Investigate performance discrepancies in gte-Qwen and NV-embed models #1600

isaac-chung · 2024-12-16T08:59:11Z

AlexeyVatolin · 2024-12-17T12:34:29Z

Hello,

I conducted a comparison of the models using the examples provided in the readme.md file for each model. Here's a summary of my findings:

Alibaba-NLP/gte-Qwen2-7B-instruct
Alibaba-NLP/gte-Qwen1.5-7B-instruct
Alibaba-NLP/gte-Qwen2-1.5B-instruct
Linq-AI-Research/Linq-Embed-Mistral

For these models, I found that all three implementations (i.e., Transformers AutoModel, sentence_transformers, and mteb) are exactly the same.

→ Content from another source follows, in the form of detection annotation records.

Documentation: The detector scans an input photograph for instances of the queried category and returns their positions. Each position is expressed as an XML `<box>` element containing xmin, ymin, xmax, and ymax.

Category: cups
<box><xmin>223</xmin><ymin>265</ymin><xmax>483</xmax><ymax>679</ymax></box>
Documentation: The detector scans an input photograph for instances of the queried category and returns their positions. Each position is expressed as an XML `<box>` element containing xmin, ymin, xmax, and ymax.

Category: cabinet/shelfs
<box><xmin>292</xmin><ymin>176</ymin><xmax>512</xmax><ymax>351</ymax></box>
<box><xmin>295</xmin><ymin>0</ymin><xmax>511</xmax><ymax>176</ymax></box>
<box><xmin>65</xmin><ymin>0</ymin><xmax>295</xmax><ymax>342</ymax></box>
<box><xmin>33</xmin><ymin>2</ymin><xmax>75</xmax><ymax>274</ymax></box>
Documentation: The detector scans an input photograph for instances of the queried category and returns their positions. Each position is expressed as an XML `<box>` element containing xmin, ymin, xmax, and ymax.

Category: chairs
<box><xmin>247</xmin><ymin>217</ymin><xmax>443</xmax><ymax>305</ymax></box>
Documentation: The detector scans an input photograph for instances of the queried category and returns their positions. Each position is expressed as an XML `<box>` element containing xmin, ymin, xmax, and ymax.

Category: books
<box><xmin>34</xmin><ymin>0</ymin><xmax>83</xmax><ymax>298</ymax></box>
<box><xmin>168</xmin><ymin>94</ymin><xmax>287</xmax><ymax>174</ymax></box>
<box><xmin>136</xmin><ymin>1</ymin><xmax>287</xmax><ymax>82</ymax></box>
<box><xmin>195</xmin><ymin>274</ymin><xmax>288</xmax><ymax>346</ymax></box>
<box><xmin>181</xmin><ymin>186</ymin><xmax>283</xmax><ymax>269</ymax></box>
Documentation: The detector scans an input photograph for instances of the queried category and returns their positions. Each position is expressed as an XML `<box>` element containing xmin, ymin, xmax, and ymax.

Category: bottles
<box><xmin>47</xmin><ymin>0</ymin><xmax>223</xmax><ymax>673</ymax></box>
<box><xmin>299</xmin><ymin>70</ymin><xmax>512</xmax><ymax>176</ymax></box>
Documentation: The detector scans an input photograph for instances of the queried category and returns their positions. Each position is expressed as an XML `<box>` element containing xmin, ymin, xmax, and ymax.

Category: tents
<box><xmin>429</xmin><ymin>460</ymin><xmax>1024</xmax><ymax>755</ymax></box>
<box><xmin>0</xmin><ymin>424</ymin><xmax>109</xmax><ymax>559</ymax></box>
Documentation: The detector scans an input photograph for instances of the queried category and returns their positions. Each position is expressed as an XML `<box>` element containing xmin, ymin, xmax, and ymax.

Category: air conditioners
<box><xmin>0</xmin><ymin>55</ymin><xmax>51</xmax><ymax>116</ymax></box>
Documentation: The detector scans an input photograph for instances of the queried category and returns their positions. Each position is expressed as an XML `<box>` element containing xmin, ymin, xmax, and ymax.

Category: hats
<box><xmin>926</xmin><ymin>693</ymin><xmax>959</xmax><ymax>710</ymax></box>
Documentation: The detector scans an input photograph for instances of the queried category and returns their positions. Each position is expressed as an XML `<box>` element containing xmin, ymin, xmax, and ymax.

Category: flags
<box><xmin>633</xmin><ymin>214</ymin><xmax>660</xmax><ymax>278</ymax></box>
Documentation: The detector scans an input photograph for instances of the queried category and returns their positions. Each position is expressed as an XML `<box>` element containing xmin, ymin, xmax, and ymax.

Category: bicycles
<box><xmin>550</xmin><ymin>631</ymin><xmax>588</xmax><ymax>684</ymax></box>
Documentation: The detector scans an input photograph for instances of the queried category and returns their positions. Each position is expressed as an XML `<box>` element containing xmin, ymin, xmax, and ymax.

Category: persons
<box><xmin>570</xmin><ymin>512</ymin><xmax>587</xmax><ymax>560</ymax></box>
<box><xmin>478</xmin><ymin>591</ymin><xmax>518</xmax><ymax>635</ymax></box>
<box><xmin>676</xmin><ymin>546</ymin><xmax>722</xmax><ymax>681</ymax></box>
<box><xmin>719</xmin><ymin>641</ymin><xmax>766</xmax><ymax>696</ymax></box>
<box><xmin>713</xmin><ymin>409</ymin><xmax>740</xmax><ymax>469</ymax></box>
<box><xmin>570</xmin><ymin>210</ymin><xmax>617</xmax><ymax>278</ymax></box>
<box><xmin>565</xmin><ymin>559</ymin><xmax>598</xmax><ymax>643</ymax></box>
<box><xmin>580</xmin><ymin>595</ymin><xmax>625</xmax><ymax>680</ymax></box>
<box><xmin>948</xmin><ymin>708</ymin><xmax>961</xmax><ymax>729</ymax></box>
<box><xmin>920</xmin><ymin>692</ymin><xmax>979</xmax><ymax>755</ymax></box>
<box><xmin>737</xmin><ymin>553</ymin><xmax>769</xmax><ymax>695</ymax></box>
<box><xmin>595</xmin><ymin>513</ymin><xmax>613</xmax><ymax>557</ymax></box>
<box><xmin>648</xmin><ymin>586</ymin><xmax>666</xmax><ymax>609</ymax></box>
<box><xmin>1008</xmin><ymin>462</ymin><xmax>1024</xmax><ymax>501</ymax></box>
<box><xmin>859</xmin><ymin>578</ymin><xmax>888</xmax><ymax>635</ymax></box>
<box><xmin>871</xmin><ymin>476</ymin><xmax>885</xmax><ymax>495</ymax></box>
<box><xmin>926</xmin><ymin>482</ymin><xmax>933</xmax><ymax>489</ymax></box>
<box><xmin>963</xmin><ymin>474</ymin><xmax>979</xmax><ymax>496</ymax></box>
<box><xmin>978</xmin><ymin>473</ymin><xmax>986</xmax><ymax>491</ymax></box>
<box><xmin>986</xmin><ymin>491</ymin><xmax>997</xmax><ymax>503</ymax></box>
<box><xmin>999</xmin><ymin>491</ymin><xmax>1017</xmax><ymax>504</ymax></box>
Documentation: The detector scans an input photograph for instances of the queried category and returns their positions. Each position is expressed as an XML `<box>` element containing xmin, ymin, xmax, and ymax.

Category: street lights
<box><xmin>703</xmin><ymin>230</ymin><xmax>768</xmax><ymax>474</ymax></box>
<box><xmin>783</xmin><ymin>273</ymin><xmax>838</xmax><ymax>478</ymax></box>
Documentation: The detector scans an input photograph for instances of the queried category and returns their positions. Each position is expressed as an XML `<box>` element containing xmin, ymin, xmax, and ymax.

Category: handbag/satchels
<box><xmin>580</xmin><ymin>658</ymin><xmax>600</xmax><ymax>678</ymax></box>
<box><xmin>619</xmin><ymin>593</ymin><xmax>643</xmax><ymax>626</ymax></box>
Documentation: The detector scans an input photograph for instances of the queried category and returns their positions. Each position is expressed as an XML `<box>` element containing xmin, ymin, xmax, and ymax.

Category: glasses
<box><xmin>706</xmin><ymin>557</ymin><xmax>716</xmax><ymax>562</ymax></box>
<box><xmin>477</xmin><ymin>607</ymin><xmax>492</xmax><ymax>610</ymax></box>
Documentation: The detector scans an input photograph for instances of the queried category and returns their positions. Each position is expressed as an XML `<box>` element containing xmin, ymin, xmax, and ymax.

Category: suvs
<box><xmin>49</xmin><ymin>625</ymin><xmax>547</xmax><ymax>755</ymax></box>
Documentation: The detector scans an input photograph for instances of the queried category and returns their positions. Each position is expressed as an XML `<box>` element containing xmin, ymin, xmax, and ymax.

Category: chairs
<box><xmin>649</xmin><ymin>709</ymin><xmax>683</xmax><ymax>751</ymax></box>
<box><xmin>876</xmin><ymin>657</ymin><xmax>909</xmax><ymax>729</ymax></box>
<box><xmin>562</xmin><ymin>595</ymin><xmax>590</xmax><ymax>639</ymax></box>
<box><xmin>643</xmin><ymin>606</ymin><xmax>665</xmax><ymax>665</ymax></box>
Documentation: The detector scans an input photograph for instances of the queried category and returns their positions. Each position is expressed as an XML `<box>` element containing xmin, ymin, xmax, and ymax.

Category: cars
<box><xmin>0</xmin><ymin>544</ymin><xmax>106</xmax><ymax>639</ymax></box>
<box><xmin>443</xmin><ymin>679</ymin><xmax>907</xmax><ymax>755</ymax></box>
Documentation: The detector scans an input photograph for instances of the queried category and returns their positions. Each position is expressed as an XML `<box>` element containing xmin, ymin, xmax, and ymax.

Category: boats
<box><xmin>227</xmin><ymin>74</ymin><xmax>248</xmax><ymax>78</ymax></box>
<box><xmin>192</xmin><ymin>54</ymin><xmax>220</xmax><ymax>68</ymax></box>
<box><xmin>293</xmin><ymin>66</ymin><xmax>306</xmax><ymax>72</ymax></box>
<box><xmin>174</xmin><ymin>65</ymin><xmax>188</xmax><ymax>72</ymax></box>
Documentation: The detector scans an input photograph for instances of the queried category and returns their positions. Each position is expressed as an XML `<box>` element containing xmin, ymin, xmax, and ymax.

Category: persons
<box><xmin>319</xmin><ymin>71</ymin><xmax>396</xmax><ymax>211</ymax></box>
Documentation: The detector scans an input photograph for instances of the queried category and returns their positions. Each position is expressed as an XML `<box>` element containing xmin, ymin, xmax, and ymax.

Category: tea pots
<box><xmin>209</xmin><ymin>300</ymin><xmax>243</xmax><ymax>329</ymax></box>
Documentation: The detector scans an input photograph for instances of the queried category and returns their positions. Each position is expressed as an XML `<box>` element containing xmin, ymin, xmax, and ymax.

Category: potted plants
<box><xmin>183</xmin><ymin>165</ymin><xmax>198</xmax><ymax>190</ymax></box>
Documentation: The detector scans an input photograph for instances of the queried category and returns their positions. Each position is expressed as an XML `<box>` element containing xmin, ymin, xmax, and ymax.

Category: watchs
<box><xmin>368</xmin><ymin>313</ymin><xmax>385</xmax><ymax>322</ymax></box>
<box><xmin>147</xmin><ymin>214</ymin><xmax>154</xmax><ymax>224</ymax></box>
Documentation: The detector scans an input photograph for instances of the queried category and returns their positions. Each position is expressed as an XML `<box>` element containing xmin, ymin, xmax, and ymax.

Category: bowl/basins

This consistency is great to see.
nvidia/NV-Embed-v2
nvidia/NV-Embed-v1

In these cases, the official implementation of Transformers AutoModel differs from the official sentence_transformers implementation, which is unexpected. The implementation in mteb aligns completely with sentence_transformers.

I also wanted to share the code I used for this comparison: View the Gist

Please note that questions regarding the correctness of prompt usage were not within the scope of this study. However, it does highlight that the models added to mteb are correctly implemented.

P.S.
I created a discussion in the nvidia repository about this problem

AlexeyVatolin · 2024-12-17T15:04:17Z

Qwen model repository includes a script to calculate scores for their models on the MTEB benchmark. I ran this script on the same tasks covered in my pull request.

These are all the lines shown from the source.